TASK:
Answer these questions about the chat thread below on problems that ask for both data and a proof:
1. What answer value is plugged in for the example congruence problem?
2. Which existing type does Floris van Doorn say the Solution type is the same as?
3. When David Renshaw solves such a problem informally, what does he say takes most of his time?
##### TEXT FOR ANALYSIS
Zulip Chat Archive

Stream: IMO-grand-challenge

Topic: problems that ask for both data and a proof


view this post on Zulip David Renshaw (May 17 2021 at 01:26):

Many math competition problems ask for some piece of data to found. For example:

Find the smallest positive integer x such that 30 * x ≡ 42 [mod 47].

We have been encoding these by providing the answer data (in this case 39) and just asking for a proof after it has been plugged in:

example : is_least { x : + | 30 * x  42 [MOD 47] } 39 := ...

This is a bit sad. As a human, when I solve the problem informally, most of my time is spent trying to determine the missing data. It feels like our encoding is not fully capturing the essence of the problem.

I wonder whether we can achieve a more faithful encoding with a specialized form of existential, like this:

inductive Solution (α : Type) (p : α  Prop) : Type
| intro (w : α) (h : p w) : Solution

Then the problem could be posed as

example : Solution + (λs, is_least { x : + | 30 * x  42 [MOD 47] } s) := ...

and a tactic-mode proof would start with use 39.

view this post on Zulip David Renshaw (May 17 2021 at 01:28):

I know that using a plain existential would not work, because nonconstructivity/propositional extensionality means that a solution does not necessarily need to provide the data in any legible form.

view this post on Zulip David Renshaw (May 17 2021 at 01:30):

I'm not 100% confident in my understanding of the necessary type theory, but I think that making Solution a Type forces solutions to construct explicit values?
Or at least things that can be passed to #reduce to get explicit values.

view this post on Zulip David Renshaw (May 17 2021 at 01:31):

So I suppose my main question is: why haven't we been encoding problems this way? Are there any issues with it?

view this post on Zulip Floris van Doorn (May 17 2021 at 01:38):

Note that your type Solution is the same as docs#subtype. With classical logic (docs#classical.subtype_of_exists) this is equivalent as requiring an existential witness.

This topic has been discussed before. If there is one canonical answer, things might not be too bad: one thing you can do is check whether the given term is syntactically (or definitionally) equal to the canonical answer. If there are multiple acceptible answers (say the answer is 2 ^ (n + m), then 2 ^ (m + n) and 2^n * 2 ^ m are probably also fine) it gets trickier. But maybe you can still have an explicit list of allowed answers, and you require that the given (elaborated) term is of the form ⟨n, pn⟩ where n is syntactically or definitionally equal to one of the allowed answers.

view this post on Zulip David Renshaw (May 17 2021 at 01:42):

Floris van Doorn said:

Note that your type Solution is the same as docs#subtype.

/me head explodes

view this post on Zulip David Renshaw (May 17 2021 at 01:46):

oof, I was hoping that something like subtype_of_exists was not possible.
##########
##### INPUT DATA
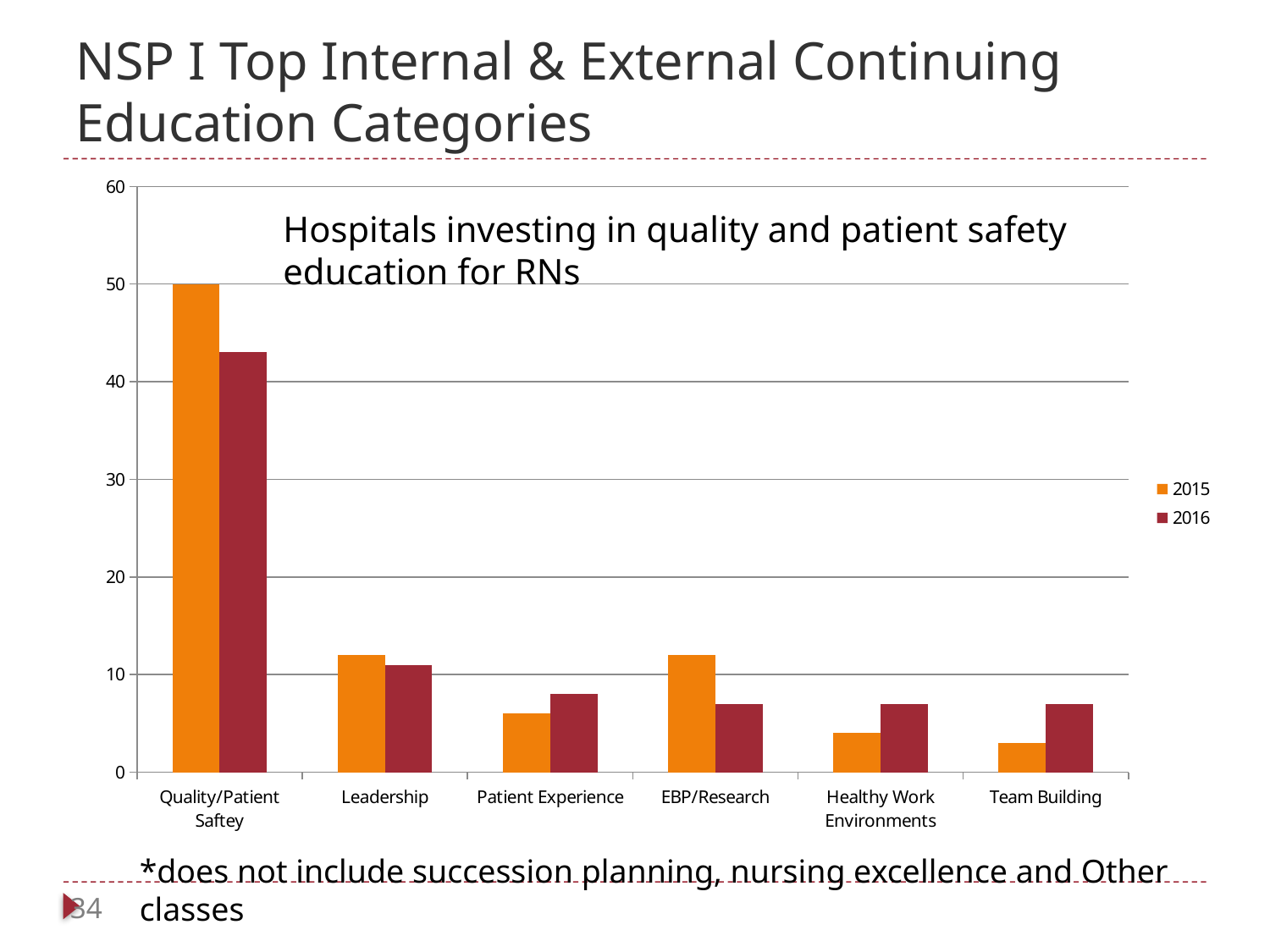
What are the two entries listed in the chart legend? 2015 and 2016 Which category has the highest 2015 value? Quality/Patient Saftey How many series does the legend list? 2 What kind of chart is shown on the slide? bar chart How many categories are shown on the x axis? 6 For EBP/Research, which is larger, the 2015 value or the 2016 value? 2015 What is the 2015 value for Quality/Patient Saftey? 50 Which category has the highest 2016 value? Quality/Patient Saftey Is the 2015 value for Team Building greater or less than 10? less Is the 2016 value for Quality/Patient Saftey greater or less than 40? greater Is the 2015 value for Leadership greater or less than 10? greater For Healthy Work Environments, which is larger, the 2015 value or the 2016 value? 2016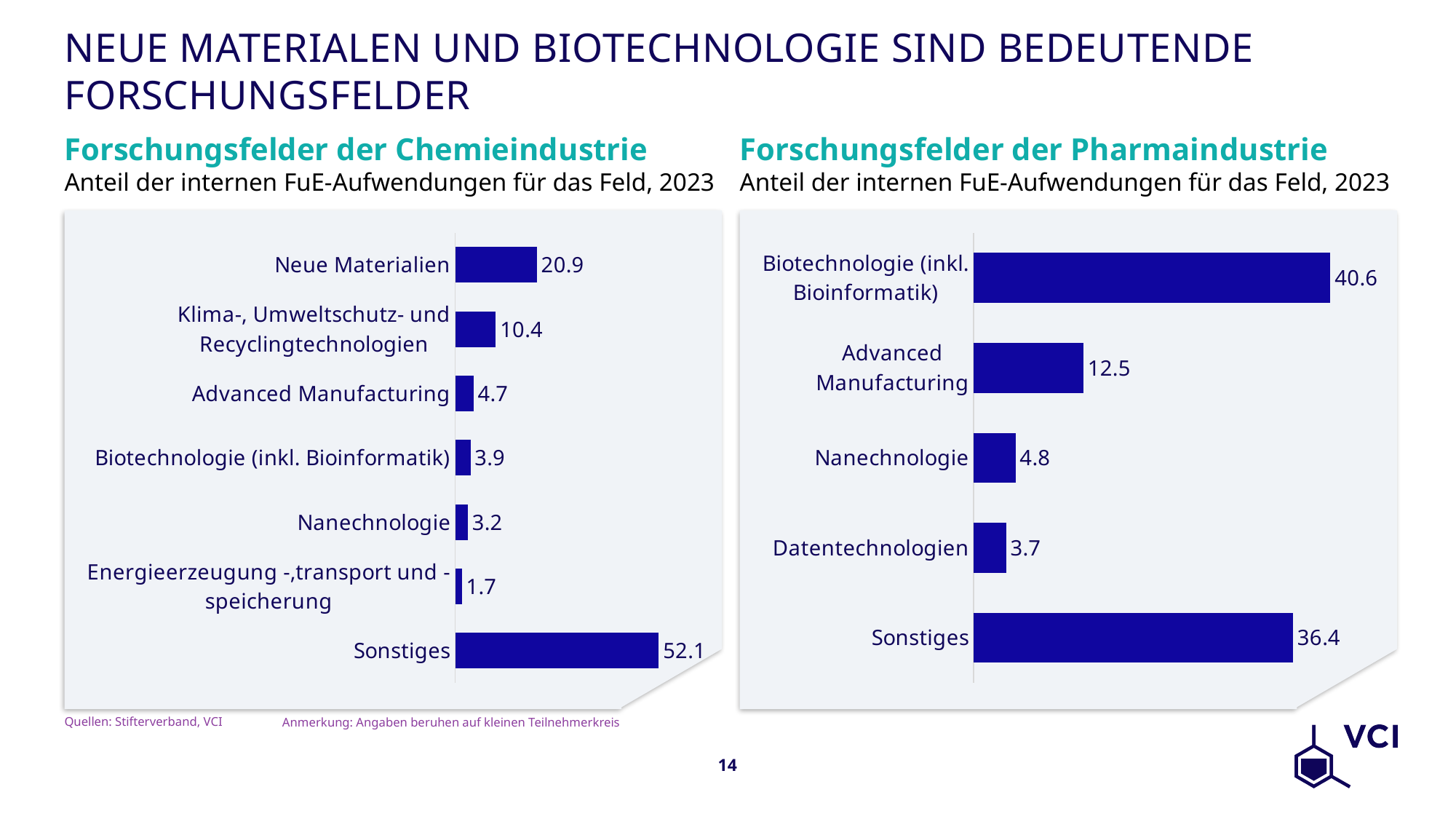
In the 'Forschungsfelder der Pharmaindustrie' chart, what is the difference between Advanced Manufacturing and Nanechnologie? 7.7 In the 'Forschungsfelder der Pharmaindustrie' chart, what is the value for Biotechnologie (inkl. Bioinformatik)? 40.6 In the 'Forschungsfelder der Chemieindustrie' chart, what is the value for Nanechnologie? 3.2 In the 'Forschungsfelder der Chemieindustrie' chart, what is the value for Neue Materialien? 20.9 In the 'Forschungsfelder der Chemieindustrie' chart, which category has the lowest value? Energieerzeugung -,transport und -speicherung In the 'Forschungsfelder der Pharmaindustrie' chart, which is larger: Datentechnologien or Sonstiges? Sonstiges How many categories are shown in the 'Forschungsfelder der Pharmaindustrie' chart? 5 In the 'Forschungsfelder der Pharmaindustrie' chart, which category has the highest value? Biotechnologie (inkl. Bioinformatik) How many categories are shown in the 'Forschungsfelder der Chemieindustrie' chart? 7 In the 'Forschungsfelder der Chemieindustrie' chart, which is larger: Klima-, Umweltschutz- und Recyclingtechnologien or Advanced Manufacturing? Klima-, Umweltschutz- und Recyclingtechnologien In the 'Forschungsfelder der Chemieindustrie' chart, what is the difference between Sonstiges and Neue Materialien? 31.2 What kind of chart is the 'Forschungsfelder der Pharmaindustrie' chart? Bar chart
##########
RESULT OF THE EXERCISE:
1. 39
2. subtype (docs#subtype)
3. Trying to determine the missing data.